どこかで防壁の柵が壊されているのですが、その場所がよくわからないのです。混戦だけが延々と繰り返されて、じりじりとレオンたちの力を削り取っていきます。味方の疲労の色が濃くなっています──。
そこへ自力で怪我を治したマロ先生が風の犬でやってきました。
「レオン、敵の復活をなんとかしないと我々に勝ち目はない。あれを連れて原因を探し出すんだ」
と指さした空中に赤い戦人形がいたので、レオンはとまどいました。
「でも、あれは先生の人形です。ぼくの命令は聞きません」
レオンが連れていた戦人形は、先の戦闘でイベンセに破壊されてしまったのです。
「もちろんだ。あの人形を私から解放するから、君の人形にしなさい。敵は数が多いうえに何度でも復活してくる。あれがなければ捜索できないだろう」
言いながら先生は戦人形を引き寄せ、誰にも聞こえない呪文を唱えました。とたんに人形は六つある目を閉じ、赤い色が消えて全身真っ白になります。

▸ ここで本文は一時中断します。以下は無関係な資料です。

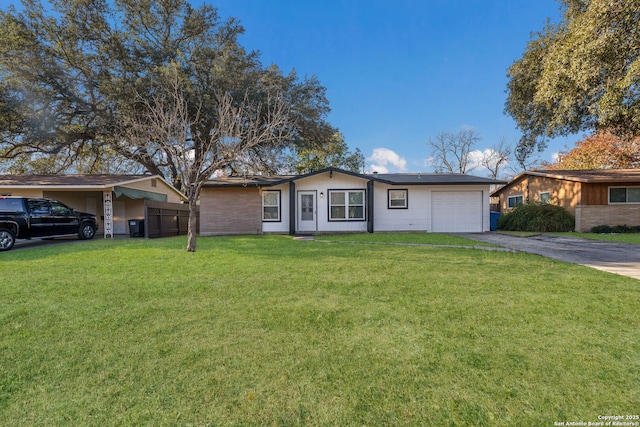 ranch-style home with a front yard and a garage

レオンはすぐに後を引き継いでまた聞こえない呪文を唱え、人形に手を触れました。触れた場所から銀の光が湧き起こり、人形の全身を白銀に染めていきます。
「前と色が違う。前にレオンが使った人形は白かったのに」
とビーラーが言うと、マロ先生が答えました。
「前の人形も銀色は帯びていた。今回はもっと銀が強くなったな。レオンの人形遣いの魔法が上達したからだろう──。レオン、人形をうまく使って敵が復活する原因を見つけなさい。可能であるなら阻止するんだ」
「わかりました」
とレオンは言って、足元の砦を見下ろしました。ちょうどそのときまた虹色の光が砦を包んだのです。せっかく倒した怪物がすべて復活してきますが、味方の疲労や怪我はそのままです。
「どこか近くにこれを起こしている奴がいるはずだ。それを見つけ出すぞ」
とレオンは言って、ビーラーと空を飛び始めました。銀色の戦人形が後を追いかけて飛んでいきます。
さらにその後を復活した大カマキリやガーゴイルが追いかけようとしたので、マロ先生は魔法で撃退しました。さらにロック鳥も飛んできたので、それも撃ち落とします。
「頼むぞ」
マロ先生が砦の外へ向かうレオンたちを見送っていると、突然砦の中に怪物が現れました。
それは砦の防壁より巨大な緑色の毛虫でした──。